The Brotherhood contends that by not having a competent medical practitioner specializing in the field of compensable injuries view the video tape evidence to ascertain the extent of Locomotive Engineer Klyne's injuries prior to conducting the investigation, the Company did not conduct a fair and impartial investigation, thereby prejudicing the investigation.

The Brotherhood requested that the Company reinstate Locomotive Engineer Klyne to Company service without loss of seniority and compensation for all lost wages, benefits and pensionable service with the present rate of bank interest applied to all lost wages.

The Company declined the Brotherhood's request and denied the Brotherhood's contention that the investigation was not fair and impartial.


(SGD.) D. C. CURTIS (SGD.) F. J. Green

GENERAL CHAIRMAN General Manager, Operations & Maintenance, HHS

There appeared on behalf of the Company:

R. E. Wilson - Labour Relations Officer, Vancouver

R. N. Hunt - Labour Relations Officer, Montreal

And on behalf of the Union:

D. C. Curtis General Chairman, Calgary

T. G. Hucker - Vice-President, Brotherhood of Locomotive Engineers, Ottawa

R. S. McKenna General Chairman, BLE, Ottawa

D. A. Warren General Chairperson, UTU, Toronto



It is not disputed that Locomotive Engineer Klyne suffered a bona fide injury which caused him to be absent in late May and June of 1992. He received Workers' Compensation benefits for that injury, up to and including June 20, 1992. The issue is whether he extended his absence fraudulently, into July of 1992, to receive further benefits when he was in fact physically capable of returning to work for the Company.

The best evidence before the Arbitrator with respect to Mr. Klyne's intention in late June is a telephone conversation which transpired between the grievor and Assistant Superintendent Barham on June 22, 1992. In the days prior to that conversation Mr. Klyne had been observed doing physical labour on his property, in relation to building a fence. He then told the supervisor that he was keeping his ankle elevated and staying off it. When specifically asked if he was doing chores around the house he responded that he was not. In fact, later the same day he was observed once again working on the fence project. Mr. Klyne made similar representations in a further conversation with Mr. Barham on June 25, 1992.

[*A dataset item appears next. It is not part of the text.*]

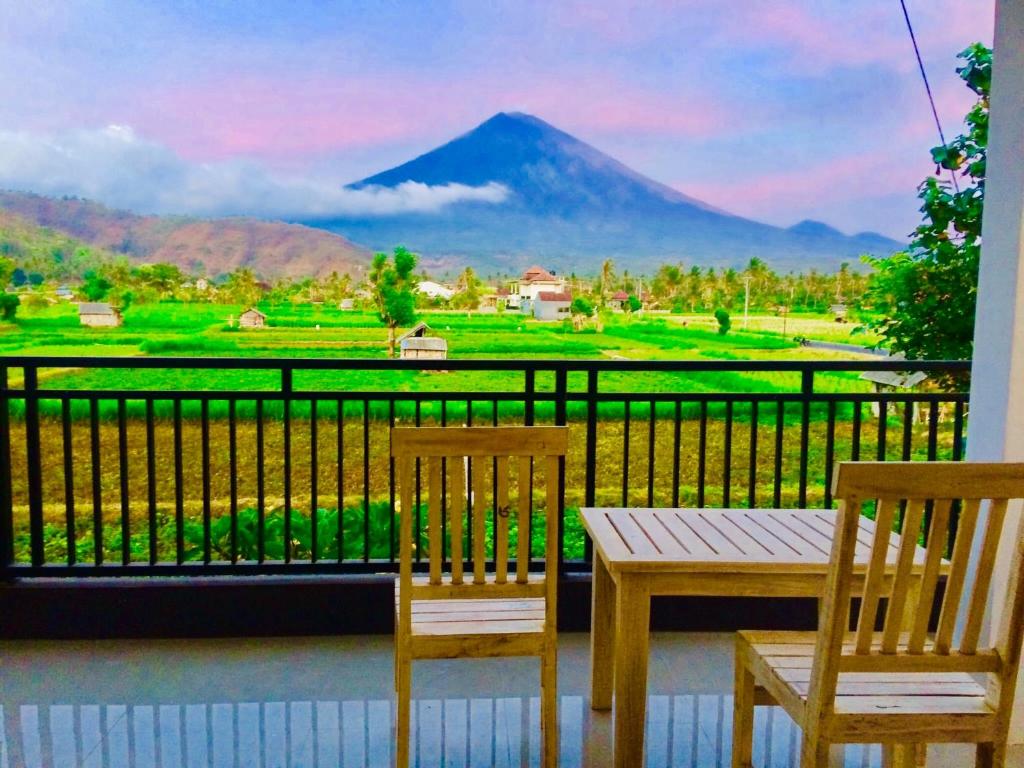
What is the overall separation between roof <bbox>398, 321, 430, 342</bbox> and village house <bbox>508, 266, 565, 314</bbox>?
0.99 meters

The Arbitrator finds it extremely difficult to square the assertions made by Mr. Klyne to his supervisor, on two occasions, with the evidence of the physical labour that he was involved in respecting the construction of a fence at his home at the time. The video tape evidence reveals Mr. Klyne walking, bending, reaching, extending on to the tips of his toes and, one occasion, running to answer a telephone. While the Arbitrator appreciates that there should be some latitude for a degree of light activity in the latter stages of convalescence from an injury, the evidence at hand discloses a dramatic difference between Mr. Klyne's actions and his representations to the Company. The Arbitrator is compelled to find, on the balance of probabilities, that the prolongation of Mr. Klyne's claim of injury beyond June 20, 1992 involved a deliberate attempt to defraud the Company between that date and July 6, when Mr. Klyne reported himself fit to return to duty. Nor can I find that there was any violation of the terms of the collective agreement governing the investigation of the grievor's activities.

The facts of the instant case are not substantially distinguishable from those in CROA 2184 and 2302. I am regrettably compelled to conclude that the grievor has irrevocably undermined the bond of trust essential to his employment relationship.

For the foregoing reasons the grievance must be dismissed.